Wednesday, March 19, 2014

State Monitors River Conditions for Potential Flooding

The following is from the Nebraska Emergency Management Agency
State Monitors River Conditions for Potential Flooding

(Lincoln, Neb.) Potential for 2014 flooding is currently being monitored by the Nebraska Emergency Management Agency (NEMA) and its partner state agencies. As mountain snowpack begins to melt, potential flooding could occur. NEMA is gathering information and aggressively monitoring conditions to identify and ready potential flood response resources, if needed.

“The historic flooding of 2011 caused significant damage to homes, farms, ranches, businesses and infrastructure,” said Gov. Dave Heineman. “After that flooding, I invited Governors from the basin states directly affected by the Missouri River flooding to discuss the impact of flooding. As a result of our meetings, we reached a consensus that flood control must be the highest priority of the U.S. Army Corps of Engineers in the operation of the Missouri River Mainstem Reservoir System.”
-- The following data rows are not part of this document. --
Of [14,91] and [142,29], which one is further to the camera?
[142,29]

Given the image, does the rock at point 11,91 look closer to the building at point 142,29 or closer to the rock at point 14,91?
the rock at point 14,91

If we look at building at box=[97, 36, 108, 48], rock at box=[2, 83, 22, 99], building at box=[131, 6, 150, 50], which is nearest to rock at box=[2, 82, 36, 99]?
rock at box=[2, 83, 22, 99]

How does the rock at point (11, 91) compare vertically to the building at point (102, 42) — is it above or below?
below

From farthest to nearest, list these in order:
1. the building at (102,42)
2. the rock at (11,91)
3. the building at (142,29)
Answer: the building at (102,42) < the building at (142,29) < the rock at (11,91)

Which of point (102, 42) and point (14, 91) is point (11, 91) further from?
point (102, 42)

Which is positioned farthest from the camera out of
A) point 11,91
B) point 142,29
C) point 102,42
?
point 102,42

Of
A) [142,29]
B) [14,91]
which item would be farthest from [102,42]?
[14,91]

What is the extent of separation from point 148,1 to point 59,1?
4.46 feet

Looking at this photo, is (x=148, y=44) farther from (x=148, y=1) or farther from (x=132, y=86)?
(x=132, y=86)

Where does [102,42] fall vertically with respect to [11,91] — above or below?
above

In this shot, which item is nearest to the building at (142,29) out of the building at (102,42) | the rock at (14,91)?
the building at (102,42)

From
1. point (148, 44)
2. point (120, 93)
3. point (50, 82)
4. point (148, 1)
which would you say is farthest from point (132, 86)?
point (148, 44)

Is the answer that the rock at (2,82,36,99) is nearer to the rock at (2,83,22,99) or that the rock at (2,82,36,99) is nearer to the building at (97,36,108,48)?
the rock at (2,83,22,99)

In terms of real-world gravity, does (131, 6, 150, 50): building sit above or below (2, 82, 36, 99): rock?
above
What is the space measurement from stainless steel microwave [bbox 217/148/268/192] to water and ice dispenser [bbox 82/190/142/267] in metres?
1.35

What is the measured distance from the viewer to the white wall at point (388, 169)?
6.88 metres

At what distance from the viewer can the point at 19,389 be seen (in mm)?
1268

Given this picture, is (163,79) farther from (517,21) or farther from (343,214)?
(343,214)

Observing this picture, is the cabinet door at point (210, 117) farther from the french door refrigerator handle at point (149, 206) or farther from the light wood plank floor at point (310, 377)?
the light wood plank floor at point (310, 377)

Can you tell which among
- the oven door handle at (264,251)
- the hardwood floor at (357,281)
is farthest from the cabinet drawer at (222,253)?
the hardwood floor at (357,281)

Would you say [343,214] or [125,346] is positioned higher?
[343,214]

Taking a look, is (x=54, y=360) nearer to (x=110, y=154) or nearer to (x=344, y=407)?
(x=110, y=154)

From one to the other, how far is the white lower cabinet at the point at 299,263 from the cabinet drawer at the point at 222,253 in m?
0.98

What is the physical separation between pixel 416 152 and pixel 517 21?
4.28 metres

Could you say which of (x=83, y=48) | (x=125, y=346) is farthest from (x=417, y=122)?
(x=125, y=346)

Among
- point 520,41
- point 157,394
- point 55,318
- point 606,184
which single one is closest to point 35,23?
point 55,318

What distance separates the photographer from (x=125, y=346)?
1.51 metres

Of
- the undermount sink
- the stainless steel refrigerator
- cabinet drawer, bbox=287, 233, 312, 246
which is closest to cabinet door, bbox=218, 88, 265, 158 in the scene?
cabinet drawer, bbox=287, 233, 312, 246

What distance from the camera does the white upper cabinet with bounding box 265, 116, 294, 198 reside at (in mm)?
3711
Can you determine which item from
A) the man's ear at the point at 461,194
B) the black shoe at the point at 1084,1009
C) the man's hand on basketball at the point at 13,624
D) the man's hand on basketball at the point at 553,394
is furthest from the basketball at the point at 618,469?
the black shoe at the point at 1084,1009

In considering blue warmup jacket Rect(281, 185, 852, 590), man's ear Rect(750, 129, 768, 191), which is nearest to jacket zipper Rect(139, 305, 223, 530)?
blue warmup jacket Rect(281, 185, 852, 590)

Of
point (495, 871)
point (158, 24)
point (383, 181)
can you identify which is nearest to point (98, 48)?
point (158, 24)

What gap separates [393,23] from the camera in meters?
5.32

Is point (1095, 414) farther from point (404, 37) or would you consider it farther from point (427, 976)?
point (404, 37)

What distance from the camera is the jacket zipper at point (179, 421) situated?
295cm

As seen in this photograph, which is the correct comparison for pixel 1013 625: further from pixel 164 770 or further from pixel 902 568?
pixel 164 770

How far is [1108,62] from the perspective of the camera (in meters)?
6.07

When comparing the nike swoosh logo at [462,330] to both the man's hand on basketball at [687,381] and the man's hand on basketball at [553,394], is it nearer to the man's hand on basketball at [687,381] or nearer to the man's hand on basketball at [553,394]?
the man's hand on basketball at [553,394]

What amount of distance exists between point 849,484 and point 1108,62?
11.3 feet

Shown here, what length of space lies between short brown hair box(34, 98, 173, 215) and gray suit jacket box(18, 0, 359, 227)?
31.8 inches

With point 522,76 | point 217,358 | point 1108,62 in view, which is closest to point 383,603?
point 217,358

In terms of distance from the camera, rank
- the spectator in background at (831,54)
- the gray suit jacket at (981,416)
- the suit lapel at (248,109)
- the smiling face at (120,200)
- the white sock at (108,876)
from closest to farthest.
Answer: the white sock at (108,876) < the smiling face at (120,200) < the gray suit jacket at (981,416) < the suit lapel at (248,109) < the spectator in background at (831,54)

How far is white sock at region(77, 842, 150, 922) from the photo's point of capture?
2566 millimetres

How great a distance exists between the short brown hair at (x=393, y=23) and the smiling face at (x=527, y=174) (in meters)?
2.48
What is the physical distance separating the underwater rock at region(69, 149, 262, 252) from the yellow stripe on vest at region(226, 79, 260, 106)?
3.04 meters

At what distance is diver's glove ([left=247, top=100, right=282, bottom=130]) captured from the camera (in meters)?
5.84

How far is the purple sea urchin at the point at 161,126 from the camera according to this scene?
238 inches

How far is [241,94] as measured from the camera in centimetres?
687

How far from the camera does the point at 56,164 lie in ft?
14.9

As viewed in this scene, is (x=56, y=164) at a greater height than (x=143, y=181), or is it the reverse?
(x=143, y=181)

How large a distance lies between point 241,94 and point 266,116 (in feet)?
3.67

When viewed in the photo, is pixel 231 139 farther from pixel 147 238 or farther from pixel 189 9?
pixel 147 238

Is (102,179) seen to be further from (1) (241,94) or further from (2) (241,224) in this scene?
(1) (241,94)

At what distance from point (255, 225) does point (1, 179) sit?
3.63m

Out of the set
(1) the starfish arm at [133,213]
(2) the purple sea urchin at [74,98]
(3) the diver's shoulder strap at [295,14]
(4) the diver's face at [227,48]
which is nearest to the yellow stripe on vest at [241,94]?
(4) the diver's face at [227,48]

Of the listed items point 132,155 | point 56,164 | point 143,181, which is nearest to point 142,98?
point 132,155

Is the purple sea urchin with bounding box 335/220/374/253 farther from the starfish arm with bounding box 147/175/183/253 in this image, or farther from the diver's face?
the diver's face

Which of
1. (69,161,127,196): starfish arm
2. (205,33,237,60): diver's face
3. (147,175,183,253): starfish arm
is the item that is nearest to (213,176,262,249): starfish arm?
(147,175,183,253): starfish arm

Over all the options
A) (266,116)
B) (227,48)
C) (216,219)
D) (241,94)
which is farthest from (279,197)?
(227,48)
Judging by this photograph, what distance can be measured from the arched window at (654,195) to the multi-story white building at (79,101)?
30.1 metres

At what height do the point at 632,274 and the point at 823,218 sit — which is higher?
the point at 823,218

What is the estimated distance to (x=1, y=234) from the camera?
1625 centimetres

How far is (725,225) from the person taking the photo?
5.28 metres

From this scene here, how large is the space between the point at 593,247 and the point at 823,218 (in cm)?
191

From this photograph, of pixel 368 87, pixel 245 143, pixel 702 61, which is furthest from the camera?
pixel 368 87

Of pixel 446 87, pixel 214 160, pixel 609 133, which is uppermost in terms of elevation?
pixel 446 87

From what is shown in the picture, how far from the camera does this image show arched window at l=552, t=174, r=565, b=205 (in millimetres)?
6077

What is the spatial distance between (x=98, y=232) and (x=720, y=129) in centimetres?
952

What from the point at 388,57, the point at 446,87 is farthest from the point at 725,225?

“The U.S. Army Corps of Engineers has notified us that the storage capacity in the reservoirs is greater than normal,” said Earl Imler, response and recovery section manager, NEMA. “The upper three reservoirs in the Missouri River Mainstem Reservoir System remain 5 to 11 feet below target levels according to the Corps. With this additional space available, the Corps advises that flooding like 2011 is unlikely. Localized weather events could increase the chance for flooding, and we will continue to monitor the river and weather conditions.”

The U.S. Army Corps of Engineers has scheduled six public meetings in the Missouri River Basin to provide information and updates on current Missouri River Basin conditions. For Nebraska residents, the two closest meetings are:
·         April 8, 7:00 p.m. (CDT), Lewis and Clark Center, 100 Valmont Drive, Nebraska City
·         April 9, 11:00 a.m. (CDT), Capitol Lake Visitor Center, 650 E. Capitol Ave., Pierre, S.D.

Gov. Heineman has instructed NEMA to continue to do risk assessments on the potential for flooding and to be ready to respond, if necessary.